ウォルも、リィの、悲しみに染まった緑柱石色の瞳を見た。そこには、情欲の炎など、一欠けらも存在しなかった。

 ウォルは、諦めたようにため息を吐き出した。

 

「今なら、お前に抱かれてもいいような、そんな気がしたのだがな」

「悪いが、今はこっちの方が、そんな気分じゃない。男の方がやる気にならないと、どうしたって俺とお前はつがえないだろう」

「それはそのとおりだな。あいにくおれは、やる気のない男をその気にさせる、媚態も技術もない、ただの生娘だ。お前のほうから押し倒してもらわねば、どうしようもない」

 

 くつくつとウォルは力なく微笑う。

 そんなウォルを、リィはちらりと見遣り、

 

「それにウォル、今の話を聞いて、おれがお前との間に子供が欲しいと考えると思うのか?」

 

 そんなことを言った。

 自らを拒絶するリィの言葉に、しかしウォルはうろたえず、ただ残念そうに言った。

 

「やはり駄目か?」

 

 リィは再び、ウォルから視線を外し、先ほどのウォルと同じように、分厚い群雲を眺めた。

 

「おれは、自分が、人の親になる資格のある存在じゃないって知っている。だからウォル、あちらの世界でポーラと子を為し立派に育てたお前を、本当に尊敬しているよ」

 

 言葉はウォルを褒めていたが、心はそうではないのだと、リィの苛烈な視線が言っているようだった。

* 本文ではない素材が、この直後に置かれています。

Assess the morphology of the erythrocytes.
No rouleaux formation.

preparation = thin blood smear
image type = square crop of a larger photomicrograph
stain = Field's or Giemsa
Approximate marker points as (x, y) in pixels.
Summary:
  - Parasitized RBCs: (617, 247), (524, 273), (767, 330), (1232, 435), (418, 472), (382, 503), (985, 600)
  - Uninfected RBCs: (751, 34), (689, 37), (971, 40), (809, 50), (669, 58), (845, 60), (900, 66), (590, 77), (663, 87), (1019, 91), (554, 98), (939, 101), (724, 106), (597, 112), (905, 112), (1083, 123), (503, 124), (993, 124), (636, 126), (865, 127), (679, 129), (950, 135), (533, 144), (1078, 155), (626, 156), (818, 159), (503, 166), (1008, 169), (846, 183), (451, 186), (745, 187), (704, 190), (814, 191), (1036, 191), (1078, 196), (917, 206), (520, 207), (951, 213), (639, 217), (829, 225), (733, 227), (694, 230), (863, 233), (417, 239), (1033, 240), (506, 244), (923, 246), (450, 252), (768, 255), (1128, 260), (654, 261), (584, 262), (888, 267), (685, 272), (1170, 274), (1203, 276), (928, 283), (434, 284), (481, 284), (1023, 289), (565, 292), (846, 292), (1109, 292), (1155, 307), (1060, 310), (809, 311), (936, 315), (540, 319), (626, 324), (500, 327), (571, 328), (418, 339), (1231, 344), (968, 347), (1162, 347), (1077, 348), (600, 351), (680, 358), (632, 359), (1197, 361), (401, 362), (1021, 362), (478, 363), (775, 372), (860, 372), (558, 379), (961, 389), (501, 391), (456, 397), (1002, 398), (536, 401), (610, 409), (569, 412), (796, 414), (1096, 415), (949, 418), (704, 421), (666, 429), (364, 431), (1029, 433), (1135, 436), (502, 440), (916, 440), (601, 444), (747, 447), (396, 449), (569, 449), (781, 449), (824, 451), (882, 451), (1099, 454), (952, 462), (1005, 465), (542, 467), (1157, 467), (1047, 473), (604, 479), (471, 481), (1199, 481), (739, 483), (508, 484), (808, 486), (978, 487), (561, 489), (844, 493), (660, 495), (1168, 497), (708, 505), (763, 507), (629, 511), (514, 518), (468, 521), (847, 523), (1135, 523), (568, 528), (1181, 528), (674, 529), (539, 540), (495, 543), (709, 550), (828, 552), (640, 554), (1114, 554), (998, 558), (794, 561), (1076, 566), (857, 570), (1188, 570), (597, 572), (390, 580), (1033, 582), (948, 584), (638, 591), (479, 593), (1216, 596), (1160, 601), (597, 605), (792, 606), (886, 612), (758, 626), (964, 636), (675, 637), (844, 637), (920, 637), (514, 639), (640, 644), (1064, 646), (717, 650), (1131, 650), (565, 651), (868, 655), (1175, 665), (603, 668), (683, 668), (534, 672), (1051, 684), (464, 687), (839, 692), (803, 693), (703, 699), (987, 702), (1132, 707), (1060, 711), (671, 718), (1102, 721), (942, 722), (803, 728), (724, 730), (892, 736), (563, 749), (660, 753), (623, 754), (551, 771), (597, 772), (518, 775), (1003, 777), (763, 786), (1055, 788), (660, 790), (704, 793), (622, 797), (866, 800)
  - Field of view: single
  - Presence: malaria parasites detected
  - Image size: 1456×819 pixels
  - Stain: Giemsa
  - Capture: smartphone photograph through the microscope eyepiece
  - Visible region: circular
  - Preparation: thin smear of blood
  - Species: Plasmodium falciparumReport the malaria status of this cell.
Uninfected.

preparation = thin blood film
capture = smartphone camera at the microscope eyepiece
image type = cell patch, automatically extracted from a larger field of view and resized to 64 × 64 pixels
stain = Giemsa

 ウォルは、自身の罪を糾弾されたように、悲し気な視線をリィに向けていた。

 

「それでもウォル、いつかおれが子供を持つようなことがあったとして、もしもおれがその子に愛情を感じることができたなら……その子には、できる限りの愛情を注いでやりたい。そして、できる限り、自由な生き方を選んでほしい。少なくとも、その選択肢を増やしてあげられるよう、おれはその子を育ててあげたいと思う」

「親として当然の願いだな」

「だからウォル、おれは、お前との間に、子供を作ることができない。最初から呪いを与えるのが目的で──呪いを引き継がせるために子を為すなんて、そんな恐ろしいこと、おれにはできないよ」

「そうか……」

 

 ウォルは悲しそうに呟いた。

 

「なるほど、これではお前と殴り合いの喧嘩をする余地すらないか」

 

 リィも、悲しそうに頷いた。

 

「もしもお前が、何もわからずに子供に自分の願いを引き継がせるつもりなら、殴ってでもわからせるつもりだった。でも、お前は全てを承知で、子供に願いを引き継がせようという。なら、殴ったって無駄だ。そんなことで、お前みたいな石頭が自分の意見を曲げるもんか」

「石頭とはひどいな。信念を曲げないとか、決意が固いとか、色々言い方があるだろうに」

「お前みたいな石頭には、石頭で十分だ」

 

 リィはくすくすと笑った。

 ウォルも、同じように笑った。

 そして二人が笑いを収めたとき、そこには沈黙があった。

 どちらも、口を開かない。一たびその沈黙を破ってしまえば、その後に致命的なことを口にせざるを得ないからだ。

 そして二人ともが──獅子王と呼ばれたウォルも、闘神の娘と呼ばれたリィも、そのことを恐れているかのようだった。

 なぜなら、どちらかが口を開いたとき──二人の関係が、決定的に変わってしまうのだ。

 剣の誓いにかけた同盟者ではある。兄と妹ではある。そしてもちろん、大事な人でもある。

 

 ただ──二人は、婚約者では、なくなる。

 

 ウォルは、子供が欲しいからと、リィと婚約を結んだ。その時に、ただ自分のために都合がいいから、おれと番おうとリィを説得した。

 そして今、全ての事情を承知したリィは、ウォルとの間に子を設けることを拒絶した。

 ならば、婚約を続けることに意味はない。

 二人のどちらも、そのことを理解していた。そして、どちらかが、そのことを指摘する必要があった。

 もう、元には戻れないのだ。

 どちらからがその言葉を口にしなければ、この会話は終わらない。

 そのことを、二人は恐れているようだった。

 人形のように固まる二人は、息をしているかどうかすら怪しいように、動きを止めていた。

 そして、果たしてどちらかが、固い決意とともに口を開きかけた、その時。

 

「よう、久しぶりだな、ヴィッキー……って、悪い、取り込み中だったか?」

 

 そこには、リィにとって見覚えのある人物の姿があった。

 マンフレッド・グレン警部が、些か居心地悪そうに頭を掻きながら、二人の前に立っていた。